晚上七点了,太阳还没下山,这在A市大范围内是从来没有过的。
顾未然捡起三颗鸡蛋:“要不然怎么叫天灾呢,以后日照时间16个小时都算短的,最后还会进入极昼。”
地面气温急剧上升,地面已经不再适合人类活动居住,环境迅速恶化,避难所会是人们唯一活下去的希望。
“这两天井水也不像之前那样能不断抽上来了。”洛正直起腰,“抽完了,总要等上几个小时才能回到原来的水位。”
顾未然空间里面囤够了一家人能用好几年的水,她不担心自家用水的问题,她考虑的是外面的人。
社交平台上已经没有人会天真的认为这只是短暂的天气变化了,放言看过去,全都是在说,真的要世界末日了。

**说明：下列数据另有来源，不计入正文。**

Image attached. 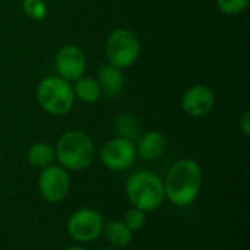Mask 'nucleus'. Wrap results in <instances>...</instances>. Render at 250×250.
<instances>
[{
    "mask_svg": "<svg viewBox=\"0 0 250 250\" xmlns=\"http://www.w3.org/2000/svg\"><path fill=\"white\" fill-rule=\"evenodd\" d=\"M214 105H215V94L207 85H195L189 88L182 98L183 111L188 116L196 119L209 114Z\"/></svg>",
    "mask_w": 250,
    "mask_h": 250,
    "instance_id": "obj_10",
    "label": "nucleus"
},
{
    "mask_svg": "<svg viewBox=\"0 0 250 250\" xmlns=\"http://www.w3.org/2000/svg\"><path fill=\"white\" fill-rule=\"evenodd\" d=\"M123 223L127 226V229L132 231V233H136V231H141L145 224H146V212L138 209V208H130L126 214H125V220Z\"/></svg>",
    "mask_w": 250,
    "mask_h": 250,
    "instance_id": "obj_17",
    "label": "nucleus"
},
{
    "mask_svg": "<svg viewBox=\"0 0 250 250\" xmlns=\"http://www.w3.org/2000/svg\"><path fill=\"white\" fill-rule=\"evenodd\" d=\"M64 250H86L85 248H82V246H70V248H67V249Z\"/></svg>",
    "mask_w": 250,
    "mask_h": 250,
    "instance_id": "obj_21",
    "label": "nucleus"
},
{
    "mask_svg": "<svg viewBox=\"0 0 250 250\" xmlns=\"http://www.w3.org/2000/svg\"><path fill=\"white\" fill-rule=\"evenodd\" d=\"M141 53L139 40L130 29H116L110 34L107 44H105V54L108 63L123 69L132 66Z\"/></svg>",
    "mask_w": 250,
    "mask_h": 250,
    "instance_id": "obj_5",
    "label": "nucleus"
},
{
    "mask_svg": "<svg viewBox=\"0 0 250 250\" xmlns=\"http://www.w3.org/2000/svg\"><path fill=\"white\" fill-rule=\"evenodd\" d=\"M22 9L34 21H44L47 16V6L42 0H23Z\"/></svg>",
    "mask_w": 250,
    "mask_h": 250,
    "instance_id": "obj_18",
    "label": "nucleus"
},
{
    "mask_svg": "<svg viewBox=\"0 0 250 250\" xmlns=\"http://www.w3.org/2000/svg\"><path fill=\"white\" fill-rule=\"evenodd\" d=\"M70 190V177L62 166H48L38 176V192L50 204L62 202Z\"/></svg>",
    "mask_w": 250,
    "mask_h": 250,
    "instance_id": "obj_7",
    "label": "nucleus"
},
{
    "mask_svg": "<svg viewBox=\"0 0 250 250\" xmlns=\"http://www.w3.org/2000/svg\"><path fill=\"white\" fill-rule=\"evenodd\" d=\"M126 196L133 208L152 212L166 201L164 183L151 171H136L126 182Z\"/></svg>",
    "mask_w": 250,
    "mask_h": 250,
    "instance_id": "obj_3",
    "label": "nucleus"
},
{
    "mask_svg": "<svg viewBox=\"0 0 250 250\" xmlns=\"http://www.w3.org/2000/svg\"><path fill=\"white\" fill-rule=\"evenodd\" d=\"M166 146H167L166 136L161 132L152 130L145 133L139 139V144L136 146V155H139V158L145 161H154L164 154Z\"/></svg>",
    "mask_w": 250,
    "mask_h": 250,
    "instance_id": "obj_12",
    "label": "nucleus"
},
{
    "mask_svg": "<svg viewBox=\"0 0 250 250\" xmlns=\"http://www.w3.org/2000/svg\"><path fill=\"white\" fill-rule=\"evenodd\" d=\"M26 158L32 167L42 170V168L53 164V161L56 160V151L51 145L44 144V142H38V144H34L28 149Z\"/></svg>",
    "mask_w": 250,
    "mask_h": 250,
    "instance_id": "obj_14",
    "label": "nucleus"
},
{
    "mask_svg": "<svg viewBox=\"0 0 250 250\" xmlns=\"http://www.w3.org/2000/svg\"><path fill=\"white\" fill-rule=\"evenodd\" d=\"M240 127H242L243 133H245L246 136H249L250 135V111H245V114L242 116Z\"/></svg>",
    "mask_w": 250,
    "mask_h": 250,
    "instance_id": "obj_20",
    "label": "nucleus"
},
{
    "mask_svg": "<svg viewBox=\"0 0 250 250\" xmlns=\"http://www.w3.org/2000/svg\"><path fill=\"white\" fill-rule=\"evenodd\" d=\"M100 250H117L116 248H103V249H100Z\"/></svg>",
    "mask_w": 250,
    "mask_h": 250,
    "instance_id": "obj_22",
    "label": "nucleus"
},
{
    "mask_svg": "<svg viewBox=\"0 0 250 250\" xmlns=\"http://www.w3.org/2000/svg\"><path fill=\"white\" fill-rule=\"evenodd\" d=\"M86 67V57L83 51L76 45H64L59 50L56 56V69L67 82H75L79 79Z\"/></svg>",
    "mask_w": 250,
    "mask_h": 250,
    "instance_id": "obj_9",
    "label": "nucleus"
},
{
    "mask_svg": "<svg viewBox=\"0 0 250 250\" xmlns=\"http://www.w3.org/2000/svg\"><path fill=\"white\" fill-rule=\"evenodd\" d=\"M249 6V0H217V7L224 15H240Z\"/></svg>",
    "mask_w": 250,
    "mask_h": 250,
    "instance_id": "obj_19",
    "label": "nucleus"
},
{
    "mask_svg": "<svg viewBox=\"0 0 250 250\" xmlns=\"http://www.w3.org/2000/svg\"><path fill=\"white\" fill-rule=\"evenodd\" d=\"M37 100L42 110L53 116L67 114L75 103L72 85L60 76L44 78L37 86Z\"/></svg>",
    "mask_w": 250,
    "mask_h": 250,
    "instance_id": "obj_4",
    "label": "nucleus"
},
{
    "mask_svg": "<svg viewBox=\"0 0 250 250\" xmlns=\"http://www.w3.org/2000/svg\"><path fill=\"white\" fill-rule=\"evenodd\" d=\"M114 129H116V133H117L119 138H125V139L132 141V142L139 135V123L130 114L119 116L116 123H114Z\"/></svg>",
    "mask_w": 250,
    "mask_h": 250,
    "instance_id": "obj_16",
    "label": "nucleus"
},
{
    "mask_svg": "<svg viewBox=\"0 0 250 250\" xmlns=\"http://www.w3.org/2000/svg\"><path fill=\"white\" fill-rule=\"evenodd\" d=\"M103 233L105 239L110 242L113 248H126L130 245L133 233L127 229V226L120 220H111L108 223H104Z\"/></svg>",
    "mask_w": 250,
    "mask_h": 250,
    "instance_id": "obj_13",
    "label": "nucleus"
},
{
    "mask_svg": "<svg viewBox=\"0 0 250 250\" xmlns=\"http://www.w3.org/2000/svg\"><path fill=\"white\" fill-rule=\"evenodd\" d=\"M56 160L64 170L82 171L94 160L95 148L92 139L81 130H69L60 136L54 148Z\"/></svg>",
    "mask_w": 250,
    "mask_h": 250,
    "instance_id": "obj_2",
    "label": "nucleus"
},
{
    "mask_svg": "<svg viewBox=\"0 0 250 250\" xmlns=\"http://www.w3.org/2000/svg\"><path fill=\"white\" fill-rule=\"evenodd\" d=\"M75 95L83 103H95L101 97V88L94 78H79L75 81Z\"/></svg>",
    "mask_w": 250,
    "mask_h": 250,
    "instance_id": "obj_15",
    "label": "nucleus"
},
{
    "mask_svg": "<svg viewBox=\"0 0 250 250\" xmlns=\"http://www.w3.org/2000/svg\"><path fill=\"white\" fill-rule=\"evenodd\" d=\"M97 82L101 88V92H104L107 97H117L125 86V76L122 73V69L110 63H104L98 69Z\"/></svg>",
    "mask_w": 250,
    "mask_h": 250,
    "instance_id": "obj_11",
    "label": "nucleus"
},
{
    "mask_svg": "<svg viewBox=\"0 0 250 250\" xmlns=\"http://www.w3.org/2000/svg\"><path fill=\"white\" fill-rule=\"evenodd\" d=\"M104 218L101 212L92 208L75 211L67 220L69 236L79 243H91L103 234Z\"/></svg>",
    "mask_w": 250,
    "mask_h": 250,
    "instance_id": "obj_6",
    "label": "nucleus"
},
{
    "mask_svg": "<svg viewBox=\"0 0 250 250\" xmlns=\"http://www.w3.org/2000/svg\"><path fill=\"white\" fill-rule=\"evenodd\" d=\"M202 182L201 166L189 158L180 160L171 166L166 180H163L166 198L176 207H189L198 199Z\"/></svg>",
    "mask_w": 250,
    "mask_h": 250,
    "instance_id": "obj_1",
    "label": "nucleus"
},
{
    "mask_svg": "<svg viewBox=\"0 0 250 250\" xmlns=\"http://www.w3.org/2000/svg\"><path fill=\"white\" fill-rule=\"evenodd\" d=\"M136 160V146L132 141L125 138H114L108 141L101 149L103 164L113 171H122L129 168Z\"/></svg>",
    "mask_w": 250,
    "mask_h": 250,
    "instance_id": "obj_8",
    "label": "nucleus"
}]
</instances>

收完鸡蛋鸭蛋,将饲料放在饲料槽里面,顾未然提着今天捡来的几枚蛋,慢悠悠地下了楼。
换上干净的衣服,顾未然走进妹妹房间里面,看了一眼睡在床上的顾书然。
她吃了两次药,现在睡得正沉,摸了摸对方露在被子外面的手,已经是正常温度,看样子是已经退烧了。
第二天早上六点,噩耗来袭。
一条河流断流,彻底干涸,露出被太阳晒得干枯的河床,还有一些没有来得及游走的鱼虾。
它们在地下蹦跳,但也不会蹦跳多久,毒辣的太阳很快就会将它们晒死。
本来就躁动不安的人群在得知这个消息之后,哄抢的闹剧再一次上演。
超市,药店...
无论什么物资,都被一抢而空,□□造成大量建筑被破坏,大量人员受伤。
本就摇摇欲坠的秩序,彻底崩溃了。
好在国家有着相当强的防灾意识,在全国各地都设置了储备粮仓,里面的粮食三年一换,干燥储备,数量能达到几百吨。

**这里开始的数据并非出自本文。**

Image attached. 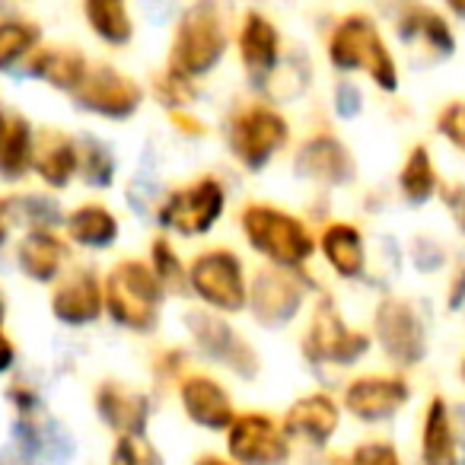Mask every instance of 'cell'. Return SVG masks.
<instances>
[{"label":"cell","instance_id":"obj_1","mask_svg":"<svg viewBox=\"0 0 465 465\" xmlns=\"http://www.w3.org/2000/svg\"><path fill=\"white\" fill-rule=\"evenodd\" d=\"M226 52V4L194 0L173 39V67L188 77L211 71Z\"/></svg>","mask_w":465,"mask_h":465},{"label":"cell","instance_id":"obj_2","mask_svg":"<svg viewBox=\"0 0 465 465\" xmlns=\"http://www.w3.org/2000/svg\"><path fill=\"white\" fill-rule=\"evenodd\" d=\"M329 58L341 71H367L373 84L389 93L399 86V71H395L392 54L376 33L373 20H367V16H348L335 29L329 42Z\"/></svg>","mask_w":465,"mask_h":465},{"label":"cell","instance_id":"obj_3","mask_svg":"<svg viewBox=\"0 0 465 465\" xmlns=\"http://www.w3.org/2000/svg\"><path fill=\"white\" fill-rule=\"evenodd\" d=\"M242 230L252 249H259L274 265L297 268L312 255V236L297 217L268 204H252L242 211Z\"/></svg>","mask_w":465,"mask_h":465},{"label":"cell","instance_id":"obj_4","mask_svg":"<svg viewBox=\"0 0 465 465\" xmlns=\"http://www.w3.org/2000/svg\"><path fill=\"white\" fill-rule=\"evenodd\" d=\"M163 287L156 278L153 265H141V262H122L112 268L109 281H105V306H109L112 319L124 329L147 331L156 322V310H160Z\"/></svg>","mask_w":465,"mask_h":465},{"label":"cell","instance_id":"obj_5","mask_svg":"<svg viewBox=\"0 0 465 465\" xmlns=\"http://www.w3.org/2000/svg\"><path fill=\"white\" fill-rule=\"evenodd\" d=\"M192 287L204 303L223 312H240L249 300L240 259L226 252V249H213V252H204L194 259Z\"/></svg>","mask_w":465,"mask_h":465},{"label":"cell","instance_id":"obj_6","mask_svg":"<svg viewBox=\"0 0 465 465\" xmlns=\"http://www.w3.org/2000/svg\"><path fill=\"white\" fill-rule=\"evenodd\" d=\"M287 122L265 105L240 112L230 124V147L249 169H262L287 143Z\"/></svg>","mask_w":465,"mask_h":465},{"label":"cell","instance_id":"obj_7","mask_svg":"<svg viewBox=\"0 0 465 465\" xmlns=\"http://www.w3.org/2000/svg\"><path fill=\"white\" fill-rule=\"evenodd\" d=\"M367 348H370V338L361 335V331H351L331 303H322L312 312V322L306 329V341H303V351L310 361L316 363L329 361L338 363V367H348L357 357L367 354Z\"/></svg>","mask_w":465,"mask_h":465},{"label":"cell","instance_id":"obj_8","mask_svg":"<svg viewBox=\"0 0 465 465\" xmlns=\"http://www.w3.org/2000/svg\"><path fill=\"white\" fill-rule=\"evenodd\" d=\"M220 211H223V188L217 185V179H201L185 192H175L160 207V220L182 236H201L211 230Z\"/></svg>","mask_w":465,"mask_h":465},{"label":"cell","instance_id":"obj_9","mask_svg":"<svg viewBox=\"0 0 465 465\" xmlns=\"http://www.w3.org/2000/svg\"><path fill=\"white\" fill-rule=\"evenodd\" d=\"M376 335L386 354L401 367H411L424 357V329L405 300H382L376 310Z\"/></svg>","mask_w":465,"mask_h":465},{"label":"cell","instance_id":"obj_10","mask_svg":"<svg viewBox=\"0 0 465 465\" xmlns=\"http://www.w3.org/2000/svg\"><path fill=\"white\" fill-rule=\"evenodd\" d=\"M74 96L86 112H96L105 118H128L141 105L143 93L134 80L122 77L112 67H99V71L86 74L84 84L74 90Z\"/></svg>","mask_w":465,"mask_h":465},{"label":"cell","instance_id":"obj_11","mask_svg":"<svg viewBox=\"0 0 465 465\" xmlns=\"http://www.w3.org/2000/svg\"><path fill=\"white\" fill-rule=\"evenodd\" d=\"M287 430L268 414H240L230 424V456L240 462H278L287 459Z\"/></svg>","mask_w":465,"mask_h":465},{"label":"cell","instance_id":"obj_12","mask_svg":"<svg viewBox=\"0 0 465 465\" xmlns=\"http://www.w3.org/2000/svg\"><path fill=\"white\" fill-rule=\"evenodd\" d=\"M408 401V382L399 376H361L344 392V405L361 420H386Z\"/></svg>","mask_w":465,"mask_h":465},{"label":"cell","instance_id":"obj_13","mask_svg":"<svg viewBox=\"0 0 465 465\" xmlns=\"http://www.w3.org/2000/svg\"><path fill=\"white\" fill-rule=\"evenodd\" d=\"M188 329L194 331L201 348L211 357H217L223 367H232L242 376L255 373V354L226 322H220V319H213V316H204V312H192V316H188Z\"/></svg>","mask_w":465,"mask_h":465},{"label":"cell","instance_id":"obj_14","mask_svg":"<svg viewBox=\"0 0 465 465\" xmlns=\"http://www.w3.org/2000/svg\"><path fill=\"white\" fill-rule=\"evenodd\" d=\"M179 399L185 414L201 427L211 430H223L232 424V405L230 395L220 389V382H213L211 376H188L179 386Z\"/></svg>","mask_w":465,"mask_h":465},{"label":"cell","instance_id":"obj_15","mask_svg":"<svg viewBox=\"0 0 465 465\" xmlns=\"http://www.w3.org/2000/svg\"><path fill=\"white\" fill-rule=\"evenodd\" d=\"M105 303V291L99 287V278L93 272H80L71 281L54 291L52 297V310L61 322L67 325H86L93 319H99Z\"/></svg>","mask_w":465,"mask_h":465},{"label":"cell","instance_id":"obj_16","mask_svg":"<svg viewBox=\"0 0 465 465\" xmlns=\"http://www.w3.org/2000/svg\"><path fill=\"white\" fill-rule=\"evenodd\" d=\"M287 437L306 440V443H325L338 430V405L329 395L316 392L293 401L284 418Z\"/></svg>","mask_w":465,"mask_h":465},{"label":"cell","instance_id":"obj_17","mask_svg":"<svg viewBox=\"0 0 465 465\" xmlns=\"http://www.w3.org/2000/svg\"><path fill=\"white\" fill-rule=\"evenodd\" d=\"M300 300V287L293 284L291 278H281L278 272H262L252 284V306H255V316L262 322L274 325V322H284L297 312Z\"/></svg>","mask_w":465,"mask_h":465},{"label":"cell","instance_id":"obj_18","mask_svg":"<svg viewBox=\"0 0 465 465\" xmlns=\"http://www.w3.org/2000/svg\"><path fill=\"white\" fill-rule=\"evenodd\" d=\"M297 169L319 182L341 185V182H348L351 173H354V163H351L348 150H344L335 137H312V141L300 150Z\"/></svg>","mask_w":465,"mask_h":465},{"label":"cell","instance_id":"obj_19","mask_svg":"<svg viewBox=\"0 0 465 465\" xmlns=\"http://www.w3.org/2000/svg\"><path fill=\"white\" fill-rule=\"evenodd\" d=\"M96 405H99V411H103V418L109 420L118 433H134V437H141L143 427H147L150 401L143 399V395L105 386L103 392L96 395Z\"/></svg>","mask_w":465,"mask_h":465},{"label":"cell","instance_id":"obj_20","mask_svg":"<svg viewBox=\"0 0 465 465\" xmlns=\"http://www.w3.org/2000/svg\"><path fill=\"white\" fill-rule=\"evenodd\" d=\"M29 74L48 80L58 90H77L90 71H86V58L77 48H48V52L35 54Z\"/></svg>","mask_w":465,"mask_h":465},{"label":"cell","instance_id":"obj_21","mask_svg":"<svg viewBox=\"0 0 465 465\" xmlns=\"http://www.w3.org/2000/svg\"><path fill=\"white\" fill-rule=\"evenodd\" d=\"M278 29L259 14H249L246 23H242V33H240V52L242 61H246L249 71H272L274 61H278Z\"/></svg>","mask_w":465,"mask_h":465},{"label":"cell","instance_id":"obj_22","mask_svg":"<svg viewBox=\"0 0 465 465\" xmlns=\"http://www.w3.org/2000/svg\"><path fill=\"white\" fill-rule=\"evenodd\" d=\"M322 252L341 278H357L363 272V240L357 226L331 223L322 232Z\"/></svg>","mask_w":465,"mask_h":465},{"label":"cell","instance_id":"obj_23","mask_svg":"<svg viewBox=\"0 0 465 465\" xmlns=\"http://www.w3.org/2000/svg\"><path fill=\"white\" fill-rule=\"evenodd\" d=\"M64 262V246L52 230H33L20 246V268L33 281H52Z\"/></svg>","mask_w":465,"mask_h":465},{"label":"cell","instance_id":"obj_24","mask_svg":"<svg viewBox=\"0 0 465 465\" xmlns=\"http://www.w3.org/2000/svg\"><path fill=\"white\" fill-rule=\"evenodd\" d=\"M420 452H424V462L430 465H443L456 459V437H452V424H450V411H446V401L430 399L424 414V433H420Z\"/></svg>","mask_w":465,"mask_h":465},{"label":"cell","instance_id":"obj_25","mask_svg":"<svg viewBox=\"0 0 465 465\" xmlns=\"http://www.w3.org/2000/svg\"><path fill=\"white\" fill-rule=\"evenodd\" d=\"M67 232H71V240L80 242V246L103 249L118 236V223L105 207L86 204V207H80V211L71 213V220H67Z\"/></svg>","mask_w":465,"mask_h":465},{"label":"cell","instance_id":"obj_26","mask_svg":"<svg viewBox=\"0 0 465 465\" xmlns=\"http://www.w3.org/2000/svg\"><path fill=\"white\" fill-rule=\"evenodd\" d=\"M33 166V131L26 118H14L0 137V175L4 179H20Z\"/></svg>","mask_w":465,"mask_h":465},{"label":"cell","instance_id":"obj_27","mask_svg":"<svg viewBox=\"0 0 465 465\" xmlns=\"http://www.w3.org/2000/svg\"><path fill=\"white\" fill-rule=\"evenodd\" d=\"M84 10L99 39L112 42V45H124L131 39V20L124 0H84Z\"/></svg>","mask_w":465,"mask_h":465},{"label":"cell","instance_id":"obj_28","mask_svg":"<svg viewBox=\"0 0 465 465\" xmlns=\"http://www.w3.org/2000/svg\"><path fill=\"white\" fill-rule=\"evenodd\" d=\"M35 166H39V175L48 185L64 188L67 182H71V175L77 173V147H74V141H67V137H54V141L42 150Z\"/></svg>","mask_w":465,"mask_h":465},{"label":"cell","instance_id":"obj_29","mask_svg":"<svg viewBox=\"0 0 465 465\" xmlns=\"http://www.w3.org/2000/svg\"><path fill=\"white\" fill-rule=\"evenodd\" d=\"M401 192H405V198L414 201V204H420V201H427L437 192V173H433L427 147H414L411 153H408V163H405V169H401Z\"/></svg>","mask_w":465,"mask_h":465},{"label":"cell","instance_id":"obj_30","mask_svg":"<svg viewBox=\"0 0 465 465\" xmlns=\"http://www.w3.org/2000/svg\"><path fill=\"white\" fill-rule=\"evenodd\" d=\"M401 35H420V39L430 48H437V52H443V54L452 52V33H450V26H446V20L424 7H414L411 14L401 20Z\"/></svg>","mask_w":465,"mask_h":465},{"label":"cell","instance_id":"obj_31","mask_svg":"<svg viewBox=\"0 0 465 465\" xmlns=\"http://www.w3.org/2000/svg\"><path fill=\"white\" fill-rule=\"evenodd\" d=\"M35 42H39V29L33 23H0V71L33 52Z\"/></svg>","mask_w":465,"mask_h":465},{"label":"cell","instance_id":"obj_32","mask_svg":"<svg viewBox=\"0 0 465 465\" xmlns=\"http://www.w3.org/2000/svg\"><path fill=\"white\" fill-rule=\"evenodd\" d=\"M156 96H160L169 109H182V105L194 99L192 77H188V74H179L175 67H169V74H163V77L156 80Z\"/></svg>","mask_w":465,"mask_h":465},{"label":"cell","instance_id":"obj_33","mask_svg":"<svg viewBox=\"0 0 465 465\" xmlns=\"http://www.w3.org/2000/svg\"><path fill=\"white\" fill-rule=\"evenodd\" d=\"M437 124H440V131H443L446 141L456 143L459 150H465V103L446 105V109L440 112Z\"/></svg>","mask_w":465,"mask_h":465},{"label":"cell","instance_id":"obj_34","mask_svg":"<svg viewBox=\"0 0 465 465\" xmlns=\"http://www.w3.org/2000/svg\"><path fill=\"white\" fill-rule=\"evenodd\" d=\"M153 272H156V278L166 281V284H173V281L182 278L179 259H175V252L169 249L166 240H156L153 242Z\"/></svg>","mask_w":465,"mask_h":465},{"label":"cell","instance_id":"obj_35","mask_svg":"<svg viewBox=\"0 0 465 465\" xmlns=\"http://www.w3.org/2000/svg\"><path fill=\"white\" fill-rule=\"evenodd\" d=\"M357 462H386V465H395L399 462V452L392 450V446L386 443H370V446H361V450L354 452Z\"/></svg>","mask_w":465,"mask_h":465},{"label":"cell","instance_id":"obj_36","mask_svg":"<svg viewBox=\"0 0 465 465\" xmlns=\"http://www.w3.org/2000/svg\"><path fill=\"white\" fill-rule=\"evenodd\" d=\"M137 440L134 433H122V440H118V450H115V459L118 462H137V459H153V452L150 450H137Z\"/></svg>","mask_w":465,"mask_h":465},{"label":"cell","instance_id":"obj_37","mask_svg":"<svg viewBox=\"0 0 465 465\" xmlns=\"http://www.w3.org/2000/svg\"><path fill=\"white\" fill-rule=\"evenodd\" d=\"M446 204L452 207V217H456V223L465 230V188H450V192H446Z\"/></svg>","mask_w":465,"mask_h":465},{"label":"cell","instance_id":"obj_38","mask_svg":"<svg viewBox=\"0 0 465 465\" xmlns=\"http://www.w3.org/2000/svg\"><path fill=\"white\" fill-rule=\"evenodd\" d=\"M10 207H14V201H10V198H0V242L7 240V232H10V220H14V213H10Z\"/></svg>","mask_w":465,"mask_h":465},{"label":"cell","instance_id":"obj_39","mask_svg":"<svg viewBox=\"0 0 465 465\" xmlns=\"http://www.w3.org/2000/svg\"><path fill=\"white\" fill-rule=\"evenodd\" d=\"M465 300V268L456 274V281H452V291H450V306L456 310V306H462Z\"/></svg>","mask_w":465,"mask_h":465},{"label":"cell","instance_id":"obj_40","mask_svg":"<svg viewBox=\"0 0 465 465\" xmlns=\"http://www.w3.org/2000/svg\"><path fill=\"white\" fill-rule=\"evenodd\" d=\"M14 344H10V338H4L0 335V373H4V370H10V363H14Z\"/></svg>","mask_w":465,"mask_h":465},{"label":"cell","instance_id":"obj_41","mask_svg":"<svg viewBox=\"0 0 465 465\" xmlns=\"http://www.w3.org/2000/svg\"><path fill=\"white\" fill-rule=\"evenodd\" d=\"M446 4H450V7L456 10L459 16H465V0H446Z\"/></svg>","mask_w":465,"mask_h":465},{"label":"cell","instance_id":"obj_42","mask_svg":"<svg viewBox=\"0 0 465 465\" xmlns=\"http://www.w3.org/2000/svg\"><path fill=\"white\" fill-rule=\"evenodd\" d=\"M4 131H7V122H4V112H0V137H4Z\"/></svg>","mask_w":465,"mask_h":465},{"label":"cell","instance_id":"obj_43","mask_svg":"<svg viewBox=\"0 0 465 465\" xmlns=\"http://www.w3.org/2000/svg\"><path fill=\"white\" fill-rule=\"evenodd\" d=\"M0 322H4V300H0Z\"/></svg>","mask_w":465,"mask_h":465},{"label":"cell","instance_id":"obj_44","mask_svg":"<svg viewBox=\"0 0 465 465\" xmlns=\"http://www.w3.org/2000/svg\"><path fill=\"white\" fill-rule=\"evenodd\" d=\"M462 376H465V363H462Z\"/></svg>","mask_w":465,"mask_h":465}]
</instances>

如今这些粮食都被紧急调用,流转进入各地的应急避难所、地铁站和地下室里面。
几百台抽水机分布在水库边上不断工作,储水车一辆接一辆地开走,岸边穿着统一制服的工作人员在不断忙碌着。
他们要抢在水库干涸之前抽走更多的水,以备居民们使用。
这些粮食和水被紧急运往各地建设的避难所,官方号召人们就近进入避难所,共御天灾。
顾未然的邻居们在讨论要不要进入避难所生活,之前去那边帮忙工作的几个电工都能带上一个家属进入避难所。
但这名额实在是有点尴尬,多数人家里面还有老人、小孩、丈夫、妻子。
带谁,不带谁,每做下一个决定,仿佛都是亲手宣判家人的死亡一样,令人无比难受。
有人说,事情或许也还不会糟糕到那个地步,况且家里面还有地下室,于是选择留在家里,将名额转卖出去,换成物资。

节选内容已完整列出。